▶ _TESTO FORNITO_:
>>>

Temi spaziali abilmente
proposti ora in due e ora in tre dimensioni.
Il progetto artistico del
giovane artista è stato premiato come il migliore della selezione
Independent Curated Spaces in questa edizione di Paratissima.
Salvatore Cocca
Finalmente un pittore
vero e bravo! Nulla contro i precedenti artisti, ma quando vedo un
maestro del bel classico dipingere, il mio cuore è felice.
Ecco quindi i begli oli
su tela o su legno di Salvatore Cocca. Porte aperte su interni di
case un po’ fuori dal tempo, deserte, trascurate ma profondamente
dignitose; finestre da cui entra una luce intensa che accentua i
contrasti, senza riuscire a cancellare quel freddo antico che è
impregnato nei muri spessi. A me ritornano in mente la casa dei miei
nonni e quella di due vecchie zie che vivevano in campagna, ma è
l’atmosfera dei (bei) tempi andati, dove la casa aveva un alone
sacro e ogni oggetto aveva il suo valore, a dominare.
Quella serena bellezza,
semplice, antica e pura, che vorremmo ritrovare dentro di noi, nei
nostri pensieri avvelenati da una fretta inquieta che ci fa correre
sempre per non arrivare da nessuna parte.
Paolo Di Rosa
L’artista giusto per
chi da un’opera d’arte vuole essere ispirato per poi lasciare
viaggiare a briglie sciolte la propria fantasia; visioni metafisiche
che hanno però radici salde nella natura umana. Sia il soggetto uomo
o donna, bambino o anziano, lo sguardo si focalizza curioso su
qualcosa che non è nella realtà comune e che apre la porta a un
mondo diverso, affascinante e astratto.
Sempre in equilibrio tra
ironia e profondo messaggio, Paolo Di Rosa riesce col suo stile di
favolosa naturalezza a creare atmosfere irreali e al tempo stesso
parallele alla vita ordinaria.

<<<

▶ _DATI ESTRATTI_:

>>>

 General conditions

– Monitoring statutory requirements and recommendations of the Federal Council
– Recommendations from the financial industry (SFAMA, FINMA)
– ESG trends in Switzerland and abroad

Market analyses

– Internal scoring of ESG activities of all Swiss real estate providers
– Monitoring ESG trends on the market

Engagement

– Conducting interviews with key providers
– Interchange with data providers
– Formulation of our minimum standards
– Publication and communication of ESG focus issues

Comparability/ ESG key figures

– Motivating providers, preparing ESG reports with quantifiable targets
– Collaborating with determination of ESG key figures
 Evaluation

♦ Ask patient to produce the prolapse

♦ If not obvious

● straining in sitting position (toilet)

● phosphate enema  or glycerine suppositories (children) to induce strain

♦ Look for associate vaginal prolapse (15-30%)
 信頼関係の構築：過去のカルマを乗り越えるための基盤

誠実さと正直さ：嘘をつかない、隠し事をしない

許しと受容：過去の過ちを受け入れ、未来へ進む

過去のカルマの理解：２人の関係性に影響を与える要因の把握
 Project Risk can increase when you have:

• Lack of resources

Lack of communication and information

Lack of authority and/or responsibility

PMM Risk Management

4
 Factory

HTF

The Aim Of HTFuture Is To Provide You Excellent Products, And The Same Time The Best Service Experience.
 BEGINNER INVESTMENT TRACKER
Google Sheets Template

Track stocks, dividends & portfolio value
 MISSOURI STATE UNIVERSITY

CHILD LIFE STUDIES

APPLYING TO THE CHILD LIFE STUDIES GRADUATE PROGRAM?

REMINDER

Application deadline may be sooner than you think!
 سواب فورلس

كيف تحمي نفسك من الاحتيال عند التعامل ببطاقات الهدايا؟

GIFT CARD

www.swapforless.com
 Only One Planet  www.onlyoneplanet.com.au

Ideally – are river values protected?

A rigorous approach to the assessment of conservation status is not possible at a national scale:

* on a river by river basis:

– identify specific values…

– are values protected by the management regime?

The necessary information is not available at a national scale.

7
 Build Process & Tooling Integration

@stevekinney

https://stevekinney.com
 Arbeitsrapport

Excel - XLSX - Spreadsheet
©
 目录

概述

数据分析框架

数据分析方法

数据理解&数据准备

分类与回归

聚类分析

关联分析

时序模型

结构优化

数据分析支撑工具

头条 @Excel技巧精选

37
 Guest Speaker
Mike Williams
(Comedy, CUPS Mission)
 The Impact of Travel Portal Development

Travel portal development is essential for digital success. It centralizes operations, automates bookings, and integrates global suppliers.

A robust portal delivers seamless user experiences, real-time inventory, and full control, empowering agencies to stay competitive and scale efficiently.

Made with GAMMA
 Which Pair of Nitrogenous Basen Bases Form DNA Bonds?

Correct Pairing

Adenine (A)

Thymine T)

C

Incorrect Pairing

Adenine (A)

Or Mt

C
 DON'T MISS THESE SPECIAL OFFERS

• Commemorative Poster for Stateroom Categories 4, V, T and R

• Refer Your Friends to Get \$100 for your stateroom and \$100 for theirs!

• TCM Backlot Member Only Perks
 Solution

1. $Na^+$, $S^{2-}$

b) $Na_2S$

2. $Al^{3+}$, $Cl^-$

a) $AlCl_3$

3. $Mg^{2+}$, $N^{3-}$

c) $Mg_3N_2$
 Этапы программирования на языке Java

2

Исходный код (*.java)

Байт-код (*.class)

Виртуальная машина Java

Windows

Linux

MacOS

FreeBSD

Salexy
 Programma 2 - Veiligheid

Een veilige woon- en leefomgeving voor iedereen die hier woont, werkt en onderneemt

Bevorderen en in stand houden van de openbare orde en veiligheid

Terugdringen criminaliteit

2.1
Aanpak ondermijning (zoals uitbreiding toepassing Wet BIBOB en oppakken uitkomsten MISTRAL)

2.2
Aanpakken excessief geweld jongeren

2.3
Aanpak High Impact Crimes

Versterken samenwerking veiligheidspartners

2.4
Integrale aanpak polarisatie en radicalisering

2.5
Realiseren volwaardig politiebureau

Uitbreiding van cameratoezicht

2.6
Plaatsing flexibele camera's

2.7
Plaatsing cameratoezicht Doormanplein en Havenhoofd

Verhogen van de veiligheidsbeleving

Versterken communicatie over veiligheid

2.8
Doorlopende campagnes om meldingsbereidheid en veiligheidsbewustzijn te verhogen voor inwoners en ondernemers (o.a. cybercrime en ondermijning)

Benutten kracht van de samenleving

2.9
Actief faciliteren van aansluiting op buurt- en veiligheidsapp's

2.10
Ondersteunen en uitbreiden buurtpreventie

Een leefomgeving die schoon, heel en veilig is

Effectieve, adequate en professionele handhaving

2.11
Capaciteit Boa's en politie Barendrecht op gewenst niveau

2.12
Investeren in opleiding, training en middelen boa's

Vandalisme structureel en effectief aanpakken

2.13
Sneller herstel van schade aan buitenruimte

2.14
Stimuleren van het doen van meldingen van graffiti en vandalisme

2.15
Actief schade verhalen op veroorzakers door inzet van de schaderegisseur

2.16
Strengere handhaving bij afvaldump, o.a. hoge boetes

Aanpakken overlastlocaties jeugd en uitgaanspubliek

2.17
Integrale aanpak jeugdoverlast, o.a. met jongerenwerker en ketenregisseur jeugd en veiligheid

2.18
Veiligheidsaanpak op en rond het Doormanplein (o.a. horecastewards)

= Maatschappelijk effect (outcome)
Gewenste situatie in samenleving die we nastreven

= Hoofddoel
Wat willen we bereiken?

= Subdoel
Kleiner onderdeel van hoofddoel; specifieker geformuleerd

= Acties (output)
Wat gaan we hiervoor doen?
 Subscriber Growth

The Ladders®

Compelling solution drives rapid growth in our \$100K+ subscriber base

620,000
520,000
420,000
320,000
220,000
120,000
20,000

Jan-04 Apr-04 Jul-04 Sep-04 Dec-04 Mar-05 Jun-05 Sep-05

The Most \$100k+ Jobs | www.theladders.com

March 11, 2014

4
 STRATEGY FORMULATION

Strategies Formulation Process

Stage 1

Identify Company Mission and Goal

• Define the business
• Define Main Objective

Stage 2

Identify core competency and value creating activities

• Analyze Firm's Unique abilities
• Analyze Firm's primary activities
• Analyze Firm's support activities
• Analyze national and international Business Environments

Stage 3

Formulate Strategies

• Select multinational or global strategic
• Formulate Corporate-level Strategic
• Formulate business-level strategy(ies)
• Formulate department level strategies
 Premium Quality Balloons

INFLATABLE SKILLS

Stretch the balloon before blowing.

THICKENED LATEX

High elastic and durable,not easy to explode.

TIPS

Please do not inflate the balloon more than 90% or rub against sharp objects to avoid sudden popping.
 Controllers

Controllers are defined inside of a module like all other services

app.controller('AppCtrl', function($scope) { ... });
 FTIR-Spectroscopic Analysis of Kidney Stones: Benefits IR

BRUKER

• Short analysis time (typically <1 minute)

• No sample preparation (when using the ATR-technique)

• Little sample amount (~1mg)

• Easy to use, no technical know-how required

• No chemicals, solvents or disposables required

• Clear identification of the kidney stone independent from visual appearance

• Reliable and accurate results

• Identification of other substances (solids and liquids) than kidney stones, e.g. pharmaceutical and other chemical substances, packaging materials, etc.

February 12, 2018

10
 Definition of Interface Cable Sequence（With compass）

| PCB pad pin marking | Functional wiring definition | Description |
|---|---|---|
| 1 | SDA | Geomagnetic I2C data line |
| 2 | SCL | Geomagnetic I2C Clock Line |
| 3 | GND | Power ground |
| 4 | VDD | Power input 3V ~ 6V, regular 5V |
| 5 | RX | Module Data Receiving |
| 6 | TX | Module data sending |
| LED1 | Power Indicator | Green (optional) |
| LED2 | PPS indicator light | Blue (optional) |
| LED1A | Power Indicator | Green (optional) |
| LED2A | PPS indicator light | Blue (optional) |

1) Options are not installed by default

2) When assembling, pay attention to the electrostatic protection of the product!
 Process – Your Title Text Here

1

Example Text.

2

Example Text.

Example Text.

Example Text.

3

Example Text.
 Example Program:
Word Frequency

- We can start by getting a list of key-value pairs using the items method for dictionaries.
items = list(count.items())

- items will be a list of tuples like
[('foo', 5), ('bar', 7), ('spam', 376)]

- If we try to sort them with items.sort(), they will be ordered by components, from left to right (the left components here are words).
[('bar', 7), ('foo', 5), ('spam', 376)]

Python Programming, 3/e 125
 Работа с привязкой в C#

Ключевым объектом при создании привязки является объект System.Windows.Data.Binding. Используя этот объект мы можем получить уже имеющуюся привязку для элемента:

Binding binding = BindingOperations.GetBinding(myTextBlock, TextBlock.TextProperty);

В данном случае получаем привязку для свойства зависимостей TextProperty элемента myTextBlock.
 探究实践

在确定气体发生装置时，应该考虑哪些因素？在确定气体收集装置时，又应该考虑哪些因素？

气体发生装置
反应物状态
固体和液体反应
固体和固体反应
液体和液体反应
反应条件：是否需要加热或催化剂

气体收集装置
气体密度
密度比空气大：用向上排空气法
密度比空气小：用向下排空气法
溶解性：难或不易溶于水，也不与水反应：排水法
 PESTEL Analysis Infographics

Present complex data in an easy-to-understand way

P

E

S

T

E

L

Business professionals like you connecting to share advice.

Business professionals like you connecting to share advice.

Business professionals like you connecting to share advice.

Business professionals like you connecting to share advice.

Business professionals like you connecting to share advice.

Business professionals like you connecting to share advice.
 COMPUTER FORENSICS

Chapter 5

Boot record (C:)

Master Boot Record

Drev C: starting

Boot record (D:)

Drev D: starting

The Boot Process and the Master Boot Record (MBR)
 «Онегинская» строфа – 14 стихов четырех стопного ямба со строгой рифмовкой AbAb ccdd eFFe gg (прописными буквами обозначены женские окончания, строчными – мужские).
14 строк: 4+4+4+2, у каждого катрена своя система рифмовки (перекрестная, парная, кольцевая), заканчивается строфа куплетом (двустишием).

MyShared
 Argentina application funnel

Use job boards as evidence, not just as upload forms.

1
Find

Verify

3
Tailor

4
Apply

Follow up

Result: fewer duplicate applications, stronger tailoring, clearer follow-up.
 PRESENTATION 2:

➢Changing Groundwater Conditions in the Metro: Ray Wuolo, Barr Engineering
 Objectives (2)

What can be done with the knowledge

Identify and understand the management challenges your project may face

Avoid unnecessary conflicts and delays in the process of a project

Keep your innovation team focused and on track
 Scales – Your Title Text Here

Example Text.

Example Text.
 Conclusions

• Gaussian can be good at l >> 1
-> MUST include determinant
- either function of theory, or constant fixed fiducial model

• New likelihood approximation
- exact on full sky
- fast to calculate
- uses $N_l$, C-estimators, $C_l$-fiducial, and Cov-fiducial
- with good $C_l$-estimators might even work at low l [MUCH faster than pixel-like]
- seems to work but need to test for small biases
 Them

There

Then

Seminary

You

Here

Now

<<<

▶ _CONSEGNA A_: Ricopia il passo del testo fornito da "Ecco quindi i" a "valore, a dominare.".
▶ _CONSEGNA B_: Riassumi il testo fornito in due frasi.
▶ _CONSEGNA C_: Elenca i possibili soggetti delle opere di Paolo Di Rosa indicati nel testo fornito.
Per svolgere l'esercizio basati soltanto sul testo fornito.

▶ _RISPOSTA A_:
Ecco quindi i begli oli
su tela o su legno di Salvatore Cocca. Porte aperte su interni di
case un po’ fuori dal tempo, deserte, trascurate ma profondamente
dignitose; finestre da cui entra una luce intensa che accentua i
contrasti, senza riuscire a cancellare quel freddo antico che è
impregnato nei muri spessi. A me ritornano in mente la casa dei miei
nonni e quella di due vecchie zie che vivevano in campagna, ma è
l’atmosfera dei (bei) tempi andati, dove la casa aveva un alone
sacro e ogni oggetto aveva il suo valore, a dominare.

▶ _RISPOSTA B_: Salvatore Cocca dipinge a olio, su tela o su legno, interni di case deserte e trascurate ma profondamente dignitose, dove una luce intensa accentua i contrasti. Paolo Di Rosa crea visioni metafisiche radicate nella natura umana, in equilibrio tra ironia e profondo messaggio, con atmosfere irreali e al tempo stesso parallele alla vita ordinaria.

▶ _RISPOSTA C_: uomo, donna, bambino, anziano